Strutture distribuite a pioggia in base a standard ragionieristici potrebbero rivelarsi le classiche cattedrali nel deserto sganciate dall’organizzazione territoriale esistente. I cittadini residenti in piccoli comuni disagiati o frazionati in vaste aree distante dalla Casa, dove risiede il 40% della popolazione, non potrebbero di fatto fruire dei servizi sociosanitari.
Inoltre ben difficilmente i MMG accetterebbero di lasciare i propri studi diffusi capillarmente, per confluire in una sorta di neo poliambulatori INAM. Con il rischio di costruire mega-strutture non di prossimità ma di distanza, di impianto burocratico, di difficile integrazione con la rete della MG e alle prese con problemi gestionali per carenza di figure professionali necessarie al pieno funzionamento, che mette a rischio il Pnrr come paventato dai Governatori regionali.

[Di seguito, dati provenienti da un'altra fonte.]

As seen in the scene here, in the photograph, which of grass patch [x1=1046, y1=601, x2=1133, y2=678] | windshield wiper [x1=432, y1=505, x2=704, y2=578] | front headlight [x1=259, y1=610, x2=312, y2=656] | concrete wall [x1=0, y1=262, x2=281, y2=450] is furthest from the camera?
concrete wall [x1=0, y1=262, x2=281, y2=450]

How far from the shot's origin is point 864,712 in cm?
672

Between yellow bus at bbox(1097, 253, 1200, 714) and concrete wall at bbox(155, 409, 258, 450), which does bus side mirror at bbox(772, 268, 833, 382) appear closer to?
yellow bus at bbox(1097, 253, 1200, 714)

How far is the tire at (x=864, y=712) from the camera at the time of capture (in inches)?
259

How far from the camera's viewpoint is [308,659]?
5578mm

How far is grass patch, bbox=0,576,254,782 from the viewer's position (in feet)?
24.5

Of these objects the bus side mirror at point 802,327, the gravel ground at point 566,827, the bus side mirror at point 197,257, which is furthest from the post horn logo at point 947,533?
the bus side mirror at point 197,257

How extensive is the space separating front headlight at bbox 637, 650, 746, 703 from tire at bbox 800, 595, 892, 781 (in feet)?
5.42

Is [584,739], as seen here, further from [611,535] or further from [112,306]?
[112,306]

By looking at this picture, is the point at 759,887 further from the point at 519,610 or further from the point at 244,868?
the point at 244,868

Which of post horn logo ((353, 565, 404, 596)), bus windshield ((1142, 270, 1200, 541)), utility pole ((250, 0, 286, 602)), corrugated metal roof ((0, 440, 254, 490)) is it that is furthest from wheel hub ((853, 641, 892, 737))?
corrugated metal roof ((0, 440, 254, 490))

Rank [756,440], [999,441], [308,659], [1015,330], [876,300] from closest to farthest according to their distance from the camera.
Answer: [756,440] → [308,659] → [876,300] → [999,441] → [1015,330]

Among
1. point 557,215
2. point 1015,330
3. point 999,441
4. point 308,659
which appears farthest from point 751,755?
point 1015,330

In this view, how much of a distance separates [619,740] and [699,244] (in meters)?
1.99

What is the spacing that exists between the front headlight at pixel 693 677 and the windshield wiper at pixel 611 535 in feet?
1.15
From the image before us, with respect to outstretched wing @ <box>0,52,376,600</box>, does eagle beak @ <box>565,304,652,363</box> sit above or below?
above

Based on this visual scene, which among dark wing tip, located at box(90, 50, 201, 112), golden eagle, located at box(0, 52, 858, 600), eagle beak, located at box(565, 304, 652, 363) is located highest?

Ogni Missione deve rispettare il cronoprogramma concordato, con scadenze intermedie e finali, ovvero obiettivi trimestrali (milestone) e traguardi (target), mentre le istituzioni europee effettuano una verifica sulla progressione dei lavori 2 volte all’anno. Fino ad ora sono stati sottoscritti i contratti istituzionali di sviluppo per la realizzazione delle strutture e i finanziamenti comunitari vengono erogati in base al rispetto degli step attuativi predefiniti. Dopo la tranche di aprile (24,3 miliardi) e di agosto di (24,9 miliardi) giusto il 27 settembre la Commissione ha approvato la valutazione preliminare per il versamento di ulteriori 21 miliardi nei prossimi mesi.
Insomma non sarà facile convincere la UE a rivedere di sana pianta la Missione 6A; l'aereo è decollato dopo aver superato il punto di non ritorno e per deviarlo su una rotta alternativa si rischia di rallentare se non di bloccare il viaggio. Ma ne vale davvero la pena, in una fase politica ed economica epocale a dir poco turbolenta?